La folle rumeur d’une nouvelle dissolution avant la présidentielle

Dans le camp d’Emmanuel Macron, on en parle désormais ouvertement. Il y a ceux qui ne savent pas trop s’il s’agit d’une rumeur complètement abracadabrante ou d’un début d’information, et ceux qui sont certains que le président l’envisage très sérieusement. L’idée : dissoudre l’Assemblée nationale peu de temps avant la présidentielle afin de faire coïncider l’élection du futur président avec celle des députés. «Autour d’Emmanuel Macron, certains pensent sérieusement que ça peut tous nous sauver car les gens feront un vote responsable. Moi, je pense au contraire qu’elle peut tous les précipiter dans l’abîme», confie un parlementaire qui en a discuté avec plusieurs ministres et certains conseillers du chef de l’État. La même source reprend : «Ce sont des malades et ça paraît complètement dingue : l’objectif serait d’empêcher le successeur d’Emmanuel Macron de décider de la temporalité des législatives». Cela permettrait surtout au président de rester, jusqu’au bout, le maître des horloges.

Une hypothèse «pas totalement folle d’un point de vue constitutionnel», estime cette même source. Car les deux scrutins - la présidentielle et les législatives - seraient organisés en même temps, sur deux semaines : les premiers tours en même temps, puis les seconds tours le même jour. «Le Conseil constitutionnel ne pourrait rien dire, d’autant qu’il est totalement à la botte de Macron», sourit le même député.
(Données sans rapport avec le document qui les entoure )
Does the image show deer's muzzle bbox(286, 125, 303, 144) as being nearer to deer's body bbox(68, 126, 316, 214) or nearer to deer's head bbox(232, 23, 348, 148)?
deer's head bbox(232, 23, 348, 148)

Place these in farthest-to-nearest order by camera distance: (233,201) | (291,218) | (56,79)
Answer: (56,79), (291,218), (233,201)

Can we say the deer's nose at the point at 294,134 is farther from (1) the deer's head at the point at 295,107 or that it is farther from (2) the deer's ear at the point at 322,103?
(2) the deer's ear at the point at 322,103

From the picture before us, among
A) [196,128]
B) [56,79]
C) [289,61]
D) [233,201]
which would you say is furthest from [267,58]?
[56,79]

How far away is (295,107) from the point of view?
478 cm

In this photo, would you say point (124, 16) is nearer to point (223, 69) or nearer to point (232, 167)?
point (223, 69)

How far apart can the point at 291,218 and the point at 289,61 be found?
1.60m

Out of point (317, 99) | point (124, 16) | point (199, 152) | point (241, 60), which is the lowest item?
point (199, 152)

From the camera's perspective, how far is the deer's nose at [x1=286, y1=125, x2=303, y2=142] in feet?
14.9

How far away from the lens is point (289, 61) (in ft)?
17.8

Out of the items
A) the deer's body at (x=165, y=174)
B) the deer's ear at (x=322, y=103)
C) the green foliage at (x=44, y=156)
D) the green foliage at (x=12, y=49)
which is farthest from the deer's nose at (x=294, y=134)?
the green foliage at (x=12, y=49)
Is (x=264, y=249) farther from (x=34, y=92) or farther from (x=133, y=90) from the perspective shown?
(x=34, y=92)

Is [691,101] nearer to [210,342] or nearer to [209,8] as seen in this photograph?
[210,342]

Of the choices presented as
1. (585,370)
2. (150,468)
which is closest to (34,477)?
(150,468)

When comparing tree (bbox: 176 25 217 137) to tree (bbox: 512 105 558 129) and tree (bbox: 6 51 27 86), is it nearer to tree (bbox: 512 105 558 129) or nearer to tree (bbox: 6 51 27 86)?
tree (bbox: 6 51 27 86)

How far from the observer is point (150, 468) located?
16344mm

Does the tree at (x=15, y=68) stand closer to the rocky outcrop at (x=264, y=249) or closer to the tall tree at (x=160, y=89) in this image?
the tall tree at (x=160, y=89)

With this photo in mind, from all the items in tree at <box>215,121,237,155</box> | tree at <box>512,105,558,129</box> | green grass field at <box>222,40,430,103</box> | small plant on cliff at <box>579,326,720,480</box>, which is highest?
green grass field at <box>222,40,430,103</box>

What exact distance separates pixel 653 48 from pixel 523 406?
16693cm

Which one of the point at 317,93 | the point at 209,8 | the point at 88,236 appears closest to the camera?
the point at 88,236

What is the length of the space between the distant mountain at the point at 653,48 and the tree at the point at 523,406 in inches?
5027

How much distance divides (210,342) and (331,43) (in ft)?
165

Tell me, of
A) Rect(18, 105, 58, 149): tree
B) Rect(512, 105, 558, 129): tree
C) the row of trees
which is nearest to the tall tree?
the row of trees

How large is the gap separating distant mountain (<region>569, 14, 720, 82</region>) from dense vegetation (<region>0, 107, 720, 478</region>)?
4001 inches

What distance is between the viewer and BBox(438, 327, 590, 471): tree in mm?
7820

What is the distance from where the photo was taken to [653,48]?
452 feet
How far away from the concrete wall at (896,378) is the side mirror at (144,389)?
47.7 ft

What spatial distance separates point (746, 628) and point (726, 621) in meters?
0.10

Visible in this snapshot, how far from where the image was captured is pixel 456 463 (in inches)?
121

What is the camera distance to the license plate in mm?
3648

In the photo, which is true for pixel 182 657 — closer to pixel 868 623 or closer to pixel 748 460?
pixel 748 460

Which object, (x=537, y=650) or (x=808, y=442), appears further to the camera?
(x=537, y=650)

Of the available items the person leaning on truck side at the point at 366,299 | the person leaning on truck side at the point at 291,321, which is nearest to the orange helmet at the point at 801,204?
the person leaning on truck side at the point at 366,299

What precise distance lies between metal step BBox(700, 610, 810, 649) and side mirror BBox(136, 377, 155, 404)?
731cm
Un conseiller ministériel, qui a également entendu parler de cette folle rumeur, détaille la stratégie : «On mettrait tout le monde sous pression, en tentant un dernier coup tactique pour empêcher le RN d’arriver au pouvoir. Moi, je pense au contraire que si Emmanuel Macron faisait ça, non seulement un président RN serait élu, mais en plus, il aurait la majorité absolue.» «Une dissolution qui empêcherait un successeur d’essayer de trouver une majorité, ça n’a pas de sens», flingue un cadre de l’Assemblée qui a lui aussi eu vent de ces bavardages. Dans l’entourage d’Emmanuel Macron, on préfère ne pas commenter l’hypothèse : «Ce sont des gens qui spéculent eux-mêmes.»